FARMERS against coal seam gas made their feelings known before the Liverpool Plains Shire Council's November meeting on Wednesday.
Members of the Lock the Gate Alliance gathered to try and persuade the council to take a stand against CSG projects and expired petroleum exploration licences.
The push comes after councils across the state such as Dubbo and Moree Plains decided on a position of not supporting zombie PELs or CSG projects.
Quirindi landholder Annette Wallis said it was crucial the council lobby to "extinguish expired PELs".
"These licences were approved in the 1990s and the early 2000s, before any framework or protection legislation was brought in," Ms Wallis said.
"Assessments haven't even taken place as to whether this area is suitable for exploration and we're very hopeful the council can step up and stand with us.

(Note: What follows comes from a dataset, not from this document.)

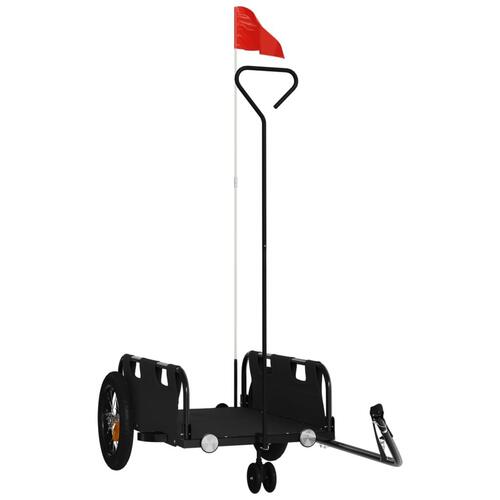 Cykeltrailer oxfordstof og jern sort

"We want the council to join with us in declaring our area a no-go zone for gas."
Councillors heard from four local landholders during the meeting, each one with a different perspective on the push to rid CSG from the Liverpool Plains.

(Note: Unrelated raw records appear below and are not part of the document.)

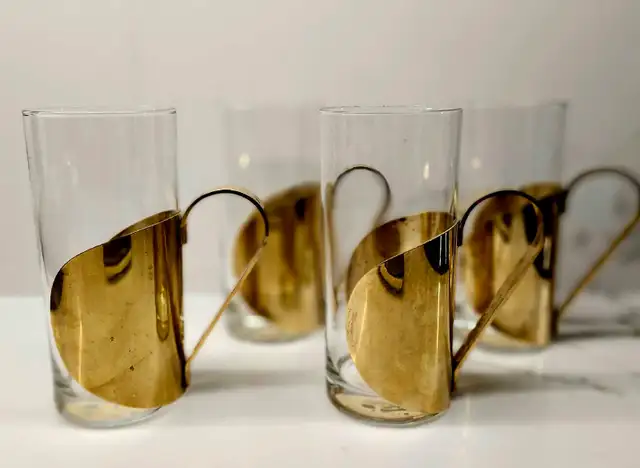 Set of 4 Vintage Danish Scanmalay Hot Toddy glasses63347538862721124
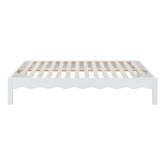 Temple &amp; Webster Evelyn Wavy Pine Wood Bed Base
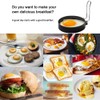 Egg Ring 2-Pack Stainless Steel Egg Rings with Anti-Scald Folding
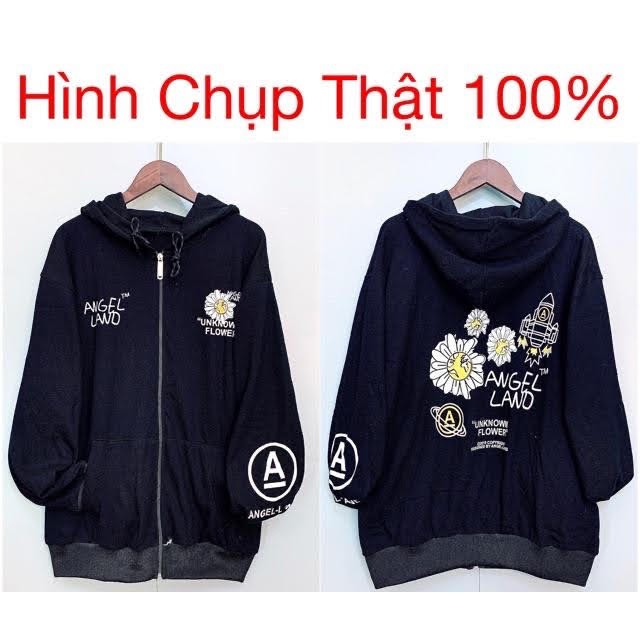 Áo Hoodie Không Xù lông Dành Cho Nam Cho Nữ Có Mũ Chất Nỉ Form rộng in hình Angel Land Đôi Unisex ( Kèm Ảnh Thật) | BigBuy360 - bigbuy360.vn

Ms Wallis said the stance other councils and NSW Agriculture Minister Adam Marshall had recently made on CSG and PELs filled her with confidence.

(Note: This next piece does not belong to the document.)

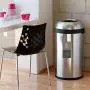 simplehuman 60 Liter / 16 Gallon Bullet Open Top Trash Can Commercial Grade, Heavy Gauge Dark Bronze Stainless Steel simplehuman 60 Liter / 16 Gallon Bullet Open Top Trash Can Commercial Grade, Heavy Gauge Dark Bronze Stainless Steel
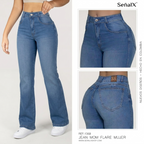 Jeans Mujer Mom Flare 1368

"We really urge our council to take a strong stance on this issue and make public statements like those other parties have made," she said.
"I think it's certainly within the capacity of the council to take a strong lead on this subject.
"I think what the likes of Adam Marshall and Kevin Anderson have done and said is a great start, hopefully we can build on that."
The council will now consider its position on the subject and is expected to review its stance in the coming months.
As well as Liverpool Plains, farmers also took to lobbying Gunnedah Shire Council during its November meeting in a bid to get it to take a stand against CSG as well.